Dary podawane lekką ręką bogaczy stają się ciężarem na sercu dla biednych!
Być bogatym to nie takie proste, jak się człowiekowi wydaje. To tylko kłopoty, zmartwienia, wieczne męczarnie i pragnienie, żeby śmierć raz na zawsze wyzwoliła nas od tego wszystkiego. W tych łachmanach jest mi dobrze, i nigdy się z nimi nie rozstanę (...) Tomku bądź tak dobry i zabierz sobie moją część (skarbu), a mnie dasz od czasu do czasu dziesięć centów, ale nie za często, bo to, czego nie muszę zdobywać, nie ma dla mnie wartości.
- Niektórzy ludzie, dochodząc do fortuny, przywiązują do niej nadmierne znaczenie.
Bogaci to inny gatunek ludzi.
Bo nie ten jest bogaty, który dużo ma, ale ten, który dużo daje.
Bogaci ludzie często okazują hojność, żeby osiągnąć swój cel.
(...) mam serce, ale chowam je na lepszą okazję. Kto zbyt hojnie szafuje tym bogactwem, tyle go roztrwoni wówczas, gdy trzeba było oszczędzać, że mu zabraknie w porze, gdy trzeba być rozrzutnym...
Bogactwo jest jak woda morska – im więcej się jej pije, tym większe ma się pragnienie.
Bogactwo dobre, gdy worek ze cnoty, a skrzynia ze sławy, co chowa klejnoty.

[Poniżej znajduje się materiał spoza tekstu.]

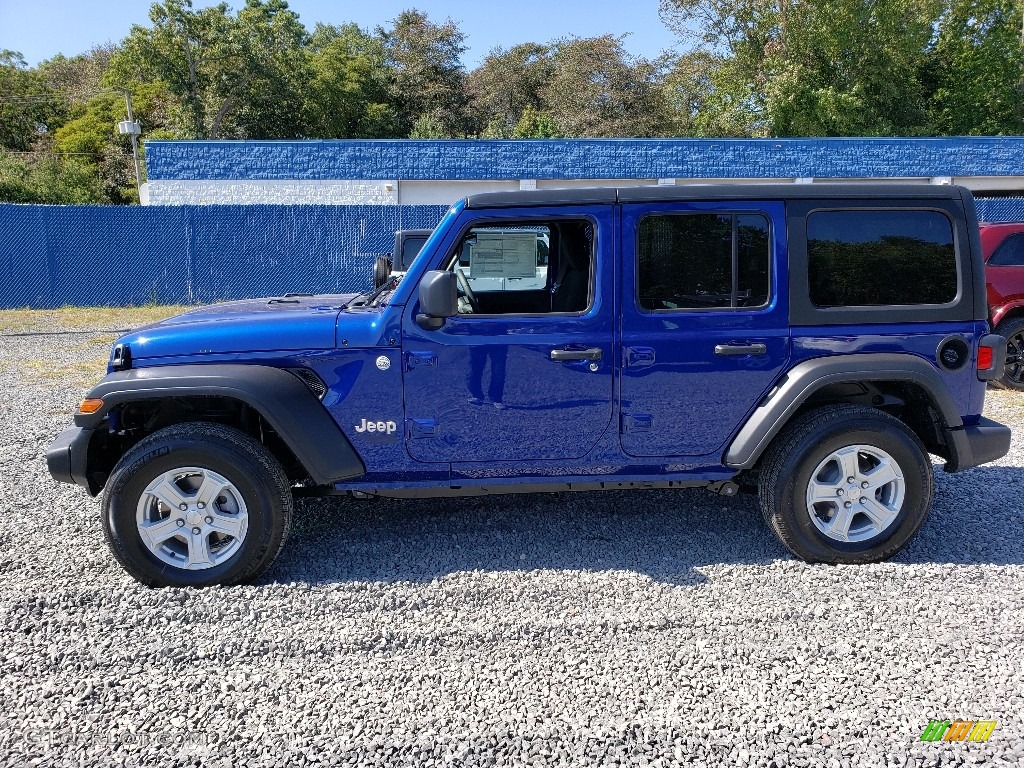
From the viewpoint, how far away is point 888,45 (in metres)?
30.4

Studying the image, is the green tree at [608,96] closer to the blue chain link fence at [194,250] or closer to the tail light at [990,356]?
the blue chain link fence at [194,250]

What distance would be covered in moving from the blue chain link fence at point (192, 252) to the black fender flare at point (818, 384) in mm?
14060

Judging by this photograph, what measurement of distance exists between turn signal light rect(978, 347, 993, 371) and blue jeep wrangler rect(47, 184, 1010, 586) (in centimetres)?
1

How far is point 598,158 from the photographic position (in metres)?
21.8

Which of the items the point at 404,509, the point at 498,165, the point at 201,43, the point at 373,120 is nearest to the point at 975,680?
the point at 404,509

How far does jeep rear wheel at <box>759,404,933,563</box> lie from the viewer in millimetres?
3926

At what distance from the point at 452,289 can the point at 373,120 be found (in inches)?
1642

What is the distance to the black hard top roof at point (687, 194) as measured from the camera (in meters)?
3.88

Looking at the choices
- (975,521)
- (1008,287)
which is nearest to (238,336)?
(975,521)

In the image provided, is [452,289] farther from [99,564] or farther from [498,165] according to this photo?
[498,165]

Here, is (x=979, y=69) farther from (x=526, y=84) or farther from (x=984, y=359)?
(x=984, y=359)

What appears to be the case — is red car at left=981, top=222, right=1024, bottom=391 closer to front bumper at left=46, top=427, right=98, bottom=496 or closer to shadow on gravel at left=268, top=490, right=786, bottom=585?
shadow on gravel at left=268, top=490, right=786, bottom=585

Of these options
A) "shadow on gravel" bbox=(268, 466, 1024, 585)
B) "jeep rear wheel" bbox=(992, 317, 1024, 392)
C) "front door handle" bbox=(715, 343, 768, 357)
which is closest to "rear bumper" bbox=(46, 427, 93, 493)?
"shadow on gravel" bbox=(268, 466, 1024, 585)

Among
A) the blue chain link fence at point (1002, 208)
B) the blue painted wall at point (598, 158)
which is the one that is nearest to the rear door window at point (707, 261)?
the blue chain link fence at point (1002, 208)
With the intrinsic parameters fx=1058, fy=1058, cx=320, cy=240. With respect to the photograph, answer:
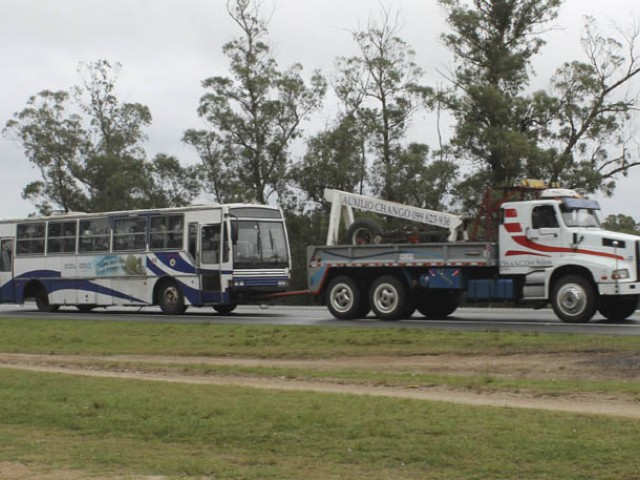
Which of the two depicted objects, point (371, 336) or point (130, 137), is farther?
point (130, 137)

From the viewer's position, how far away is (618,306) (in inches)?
912

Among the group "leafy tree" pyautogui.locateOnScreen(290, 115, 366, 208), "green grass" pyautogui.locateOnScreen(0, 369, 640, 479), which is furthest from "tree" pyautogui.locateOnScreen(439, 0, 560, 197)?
"green grass" pyautogui.locateOnScreen(0, 369, 640, 479)

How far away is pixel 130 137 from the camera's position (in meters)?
77.9

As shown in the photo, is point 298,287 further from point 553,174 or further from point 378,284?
point 378,284

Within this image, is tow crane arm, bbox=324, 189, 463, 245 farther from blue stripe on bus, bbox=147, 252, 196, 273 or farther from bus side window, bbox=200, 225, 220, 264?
blue stripe on bus, bbox=147, 252, 196, 273

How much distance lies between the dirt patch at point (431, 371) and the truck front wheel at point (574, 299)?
17.0ft

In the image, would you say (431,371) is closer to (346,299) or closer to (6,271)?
(346,299)

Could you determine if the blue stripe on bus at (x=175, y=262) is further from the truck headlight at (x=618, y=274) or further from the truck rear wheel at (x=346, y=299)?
the truck headlight at (x=618, y=274)

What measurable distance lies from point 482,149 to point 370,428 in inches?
1713

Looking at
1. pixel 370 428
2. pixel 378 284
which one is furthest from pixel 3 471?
pixel 378 284

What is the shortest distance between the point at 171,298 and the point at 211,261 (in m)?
1.99

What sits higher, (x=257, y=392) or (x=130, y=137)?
(x=130, y=137)

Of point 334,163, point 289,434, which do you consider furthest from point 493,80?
point 289,434

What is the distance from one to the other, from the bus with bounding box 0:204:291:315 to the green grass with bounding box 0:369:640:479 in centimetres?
1579
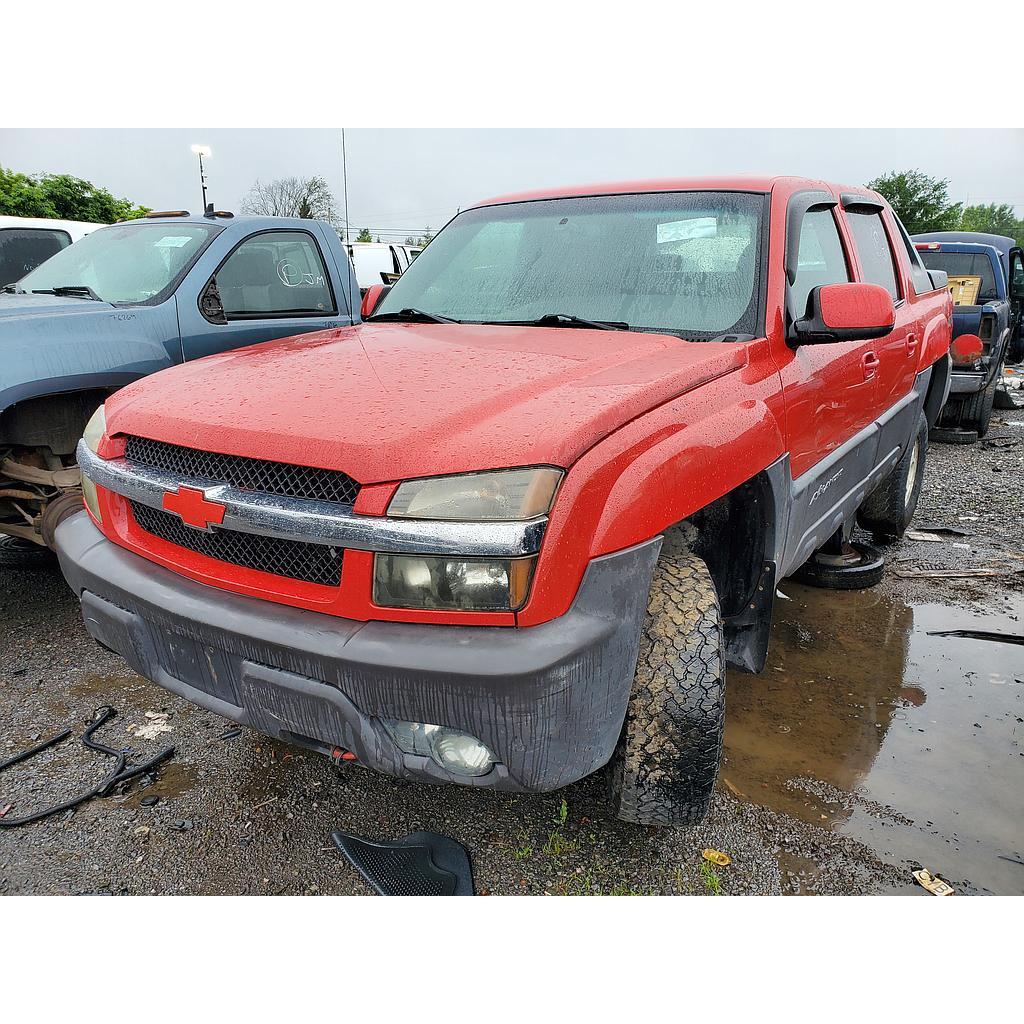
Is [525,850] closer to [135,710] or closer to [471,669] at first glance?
[471,669]

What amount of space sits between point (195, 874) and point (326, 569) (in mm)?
998

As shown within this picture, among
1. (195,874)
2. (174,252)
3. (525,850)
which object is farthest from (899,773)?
(174,252)

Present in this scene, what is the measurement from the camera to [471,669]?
1.66 metres

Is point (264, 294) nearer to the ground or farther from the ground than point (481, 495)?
farther from the ground

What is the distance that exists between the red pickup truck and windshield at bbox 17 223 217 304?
1.68m

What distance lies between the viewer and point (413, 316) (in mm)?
3139

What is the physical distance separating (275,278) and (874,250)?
3141mm

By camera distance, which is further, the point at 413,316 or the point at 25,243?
the point at 25,243

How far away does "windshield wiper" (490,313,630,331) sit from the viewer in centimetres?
265

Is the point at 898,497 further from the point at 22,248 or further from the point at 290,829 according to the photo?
the point at 22,248

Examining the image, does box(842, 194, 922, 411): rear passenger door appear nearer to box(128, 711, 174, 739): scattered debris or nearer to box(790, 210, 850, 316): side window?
box(790, 210, 850, 316): side window

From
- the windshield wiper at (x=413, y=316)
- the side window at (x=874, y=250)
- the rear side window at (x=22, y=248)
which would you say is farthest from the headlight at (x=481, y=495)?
the rear side window at (x=22, y=248)

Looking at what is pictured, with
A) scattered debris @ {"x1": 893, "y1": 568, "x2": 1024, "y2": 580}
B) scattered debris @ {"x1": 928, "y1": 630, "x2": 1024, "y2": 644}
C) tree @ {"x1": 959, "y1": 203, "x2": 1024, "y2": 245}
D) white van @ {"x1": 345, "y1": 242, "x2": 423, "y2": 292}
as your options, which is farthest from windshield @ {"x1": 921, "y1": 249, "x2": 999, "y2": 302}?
tree @ {"x1": 959, "y1": 203, "x2": 1024, "y2": 245}

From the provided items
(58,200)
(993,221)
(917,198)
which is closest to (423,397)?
(58,200)
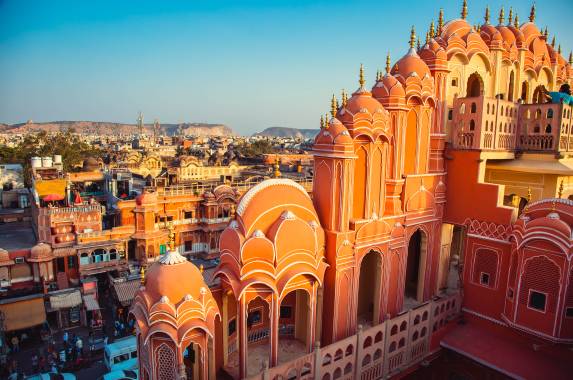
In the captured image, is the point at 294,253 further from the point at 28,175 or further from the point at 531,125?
the point at 28,175

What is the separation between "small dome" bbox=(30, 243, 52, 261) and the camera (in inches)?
877

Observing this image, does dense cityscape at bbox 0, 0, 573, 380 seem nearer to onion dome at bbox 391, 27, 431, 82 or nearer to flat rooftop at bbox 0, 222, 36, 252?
onion dome at bbox 391, 27, 431, 82

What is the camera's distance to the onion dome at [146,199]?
25.2 metres

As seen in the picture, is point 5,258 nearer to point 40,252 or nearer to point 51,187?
point 40,252

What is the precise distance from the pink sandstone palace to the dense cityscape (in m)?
0.05

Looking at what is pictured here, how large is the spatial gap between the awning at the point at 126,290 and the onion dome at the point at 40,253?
4.61 m

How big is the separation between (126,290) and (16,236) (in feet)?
37.9

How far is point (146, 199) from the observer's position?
83.0 feet

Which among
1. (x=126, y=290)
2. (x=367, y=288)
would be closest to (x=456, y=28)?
(x=367, y=288)

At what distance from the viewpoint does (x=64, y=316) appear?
21.3 metres

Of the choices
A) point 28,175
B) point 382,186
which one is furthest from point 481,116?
point 28,175

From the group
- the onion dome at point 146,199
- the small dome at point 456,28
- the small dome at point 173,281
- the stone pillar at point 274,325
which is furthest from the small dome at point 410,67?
the onion dome at point 146,199

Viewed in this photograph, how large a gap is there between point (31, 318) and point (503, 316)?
21573 mm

Ten jest bogaczem, który tyle posiada, że niczego więcej nie pożąda.
Tworzenia bogactwa nie jest błędem lecz miłość do pieniędzy.
Wzbogacić się można, nie dodając nic do tego, co się ma, ale ujmując dużo z tego, czego się potrzebuje.
Ktoś, kto tego, co posiada, nie uważa za największe bogactwo, będzie nieszczęśliwy nawet, gdyby posiadł cały świat.